People who have made a breakthrough for themselves or others have one thing in common - the fact that great
accomplishments are nearly always derived from unconscious desires. The desires of children are basic ones.
They are happy when parents give them love, warmth, affiliation and protection. If these elementary desires
remain unfulfilled or sometimes are ignored completely, the wounds are going to influence the life of these
children, remaining buried in their soul for the rest of their life.
One of the main factors of our life is fear. Fear decides what we are going to do or neglect in our life in
order not to get hurt where it is most painful. We develop uncountable strategies and diversions in order to
avoid wounds. Sometimes we can use them to develop certain skills which help us in life.

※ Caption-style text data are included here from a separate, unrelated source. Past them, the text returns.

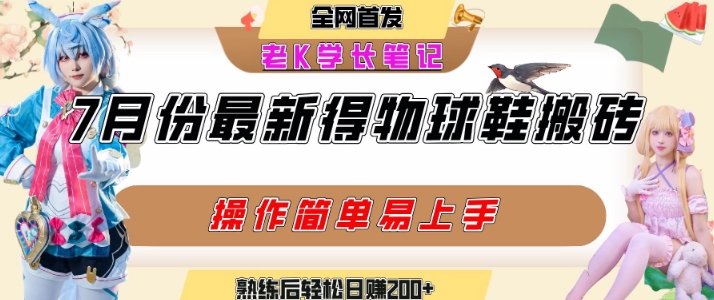 七月最新得物视频搬砖加球鞋搬砖玩法，可以多号矩阵操作，快速起号拉爆流量网创项目-知识付费-在线课程-自媒体创业-网络副业-优利资源优利资源网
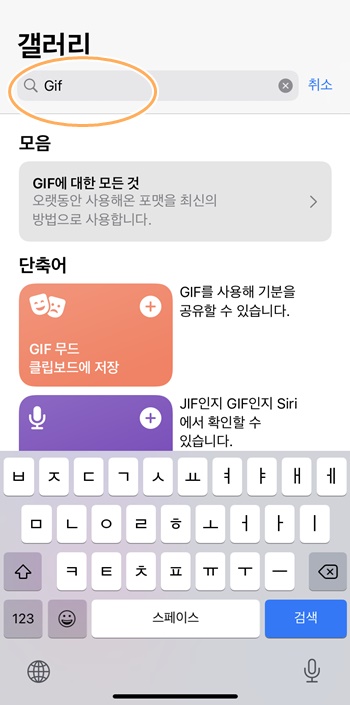 아이폰갤러리gif검색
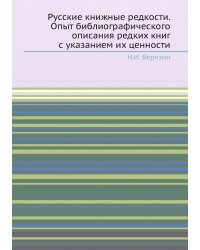 Русские книжные редкости. Опыт библиографического описания редких книг с указанием их ценности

The scientist and the monk – two languages – one message
The language of the scientist Mihaly Csikszentmihalyi and that of the Benedictine Monk Brother David could not differ more. But still their message seems to be the same:
- Joy exists regardless of material standards, the best example of which is love.
- Happiness is always deriving from itself and not from the things we get from it. If we do things only because we want to be rewarded in the future, our mind concentrates on the purpose instead of the presence, destroying the flow experience.
- God does not divide between useful but troublesome activity on the one hand and worthless but exciting activity on the other. If we can maximise activities such as eating or leisure activities, it can lead to a deadening of our senses. Sometimes, however, an apparently non-productive activity such as playing or routine housework like dusting can liberate a feeling of joy.
- Happiness can only be felt in the moment.
- Everything you do, do it with all of your heart.
It really would be an enormously precious task to rediscover these five simple principles in our children, to encourage them and to teach them how to be happy every day.